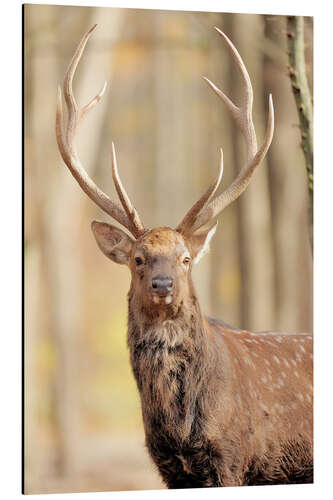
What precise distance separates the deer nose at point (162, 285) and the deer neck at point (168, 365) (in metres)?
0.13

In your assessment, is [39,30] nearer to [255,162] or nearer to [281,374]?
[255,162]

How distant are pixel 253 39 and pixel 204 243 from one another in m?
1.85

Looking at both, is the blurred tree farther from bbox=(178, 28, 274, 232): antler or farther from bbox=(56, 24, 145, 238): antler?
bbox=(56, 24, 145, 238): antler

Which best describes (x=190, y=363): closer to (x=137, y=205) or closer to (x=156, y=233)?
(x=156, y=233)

---

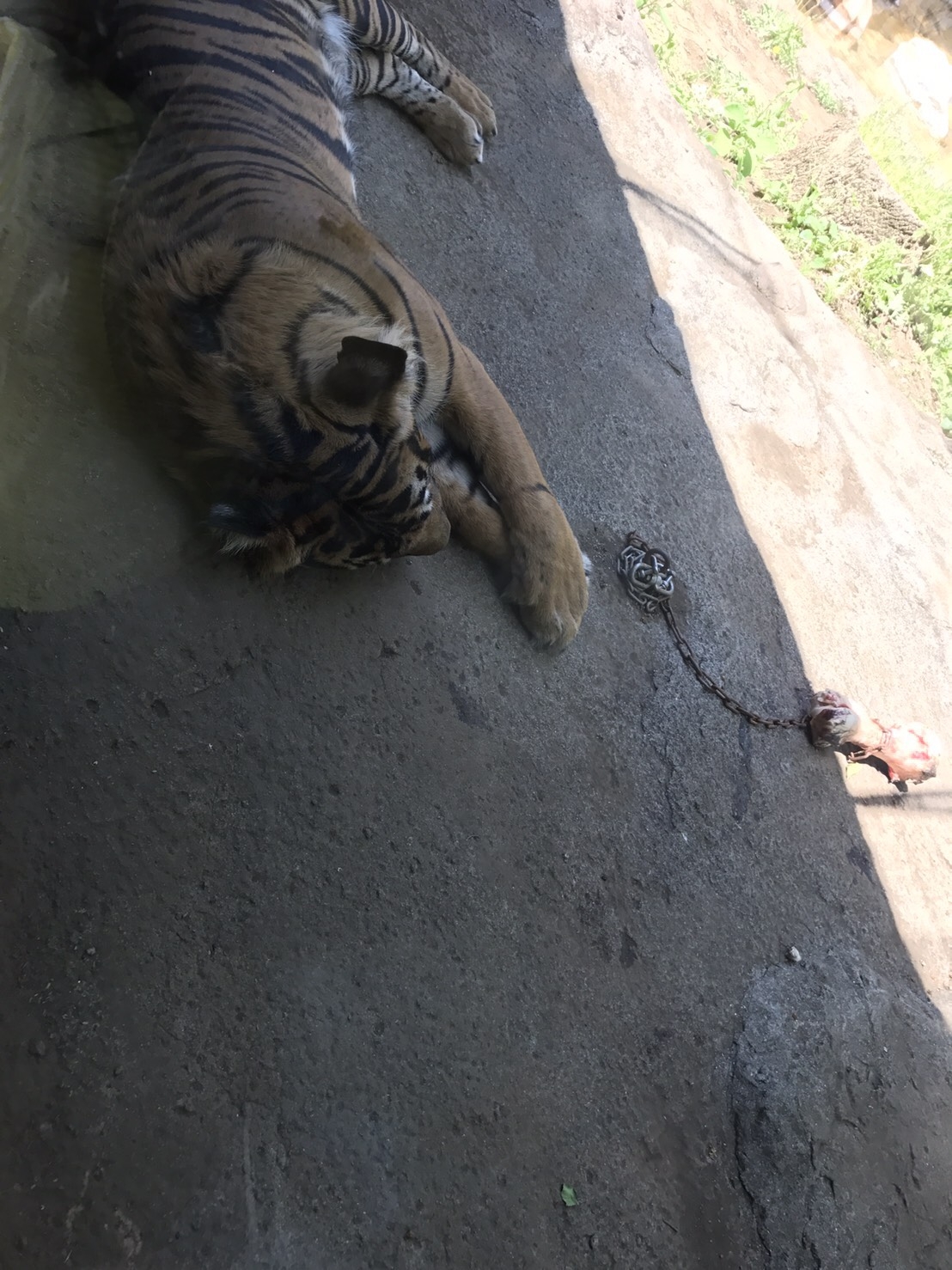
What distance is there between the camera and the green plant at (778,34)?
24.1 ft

→ Short problem: Collect every line from the items above that contains the word "distance".

→ Exercise answer:
What precise distance separates the deer nose at point (162, 285) and the deer neck at point (168, 365) (in metres)?
What distance is there between the camera and the green plant at (778,34)?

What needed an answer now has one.